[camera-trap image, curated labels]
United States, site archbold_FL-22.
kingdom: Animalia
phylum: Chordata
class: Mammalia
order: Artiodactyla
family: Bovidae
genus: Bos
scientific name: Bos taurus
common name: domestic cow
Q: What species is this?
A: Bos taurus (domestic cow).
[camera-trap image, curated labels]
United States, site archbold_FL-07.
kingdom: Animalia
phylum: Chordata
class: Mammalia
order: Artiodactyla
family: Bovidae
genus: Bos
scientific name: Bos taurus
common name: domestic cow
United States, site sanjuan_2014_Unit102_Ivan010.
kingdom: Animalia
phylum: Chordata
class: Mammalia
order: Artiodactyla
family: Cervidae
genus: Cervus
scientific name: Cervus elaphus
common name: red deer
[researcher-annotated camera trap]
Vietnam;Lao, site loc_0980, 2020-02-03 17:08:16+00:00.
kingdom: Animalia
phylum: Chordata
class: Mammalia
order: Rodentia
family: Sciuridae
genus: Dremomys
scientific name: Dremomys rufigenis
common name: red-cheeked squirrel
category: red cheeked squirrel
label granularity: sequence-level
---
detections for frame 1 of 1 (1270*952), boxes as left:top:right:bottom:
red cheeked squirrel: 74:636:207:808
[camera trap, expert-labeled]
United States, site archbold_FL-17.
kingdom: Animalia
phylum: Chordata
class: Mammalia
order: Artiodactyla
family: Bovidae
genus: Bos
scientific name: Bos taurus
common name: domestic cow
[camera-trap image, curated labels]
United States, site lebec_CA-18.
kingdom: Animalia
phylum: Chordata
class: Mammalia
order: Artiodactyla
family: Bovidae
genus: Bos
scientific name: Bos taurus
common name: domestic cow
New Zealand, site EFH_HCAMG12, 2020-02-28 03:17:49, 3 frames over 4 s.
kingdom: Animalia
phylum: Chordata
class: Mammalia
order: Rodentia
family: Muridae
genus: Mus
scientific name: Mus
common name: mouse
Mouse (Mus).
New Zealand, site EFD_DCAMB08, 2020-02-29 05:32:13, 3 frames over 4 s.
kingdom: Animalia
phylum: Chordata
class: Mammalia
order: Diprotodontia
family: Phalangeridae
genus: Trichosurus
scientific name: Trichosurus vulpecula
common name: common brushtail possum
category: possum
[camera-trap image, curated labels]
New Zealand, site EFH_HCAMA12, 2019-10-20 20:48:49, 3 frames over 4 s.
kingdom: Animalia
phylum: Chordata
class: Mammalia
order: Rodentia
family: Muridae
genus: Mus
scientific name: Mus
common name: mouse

Exercise objective:
In the records above, find the lines holding "States". Copy each one.

Your solution:
United States, site archbold_FL-22.
United States, site archbold_FL-07.
United States, site sanjuan_2014_Unit102_Ivan010.
United States, site archbold_FL-17.
United States, site lebec_CA-18.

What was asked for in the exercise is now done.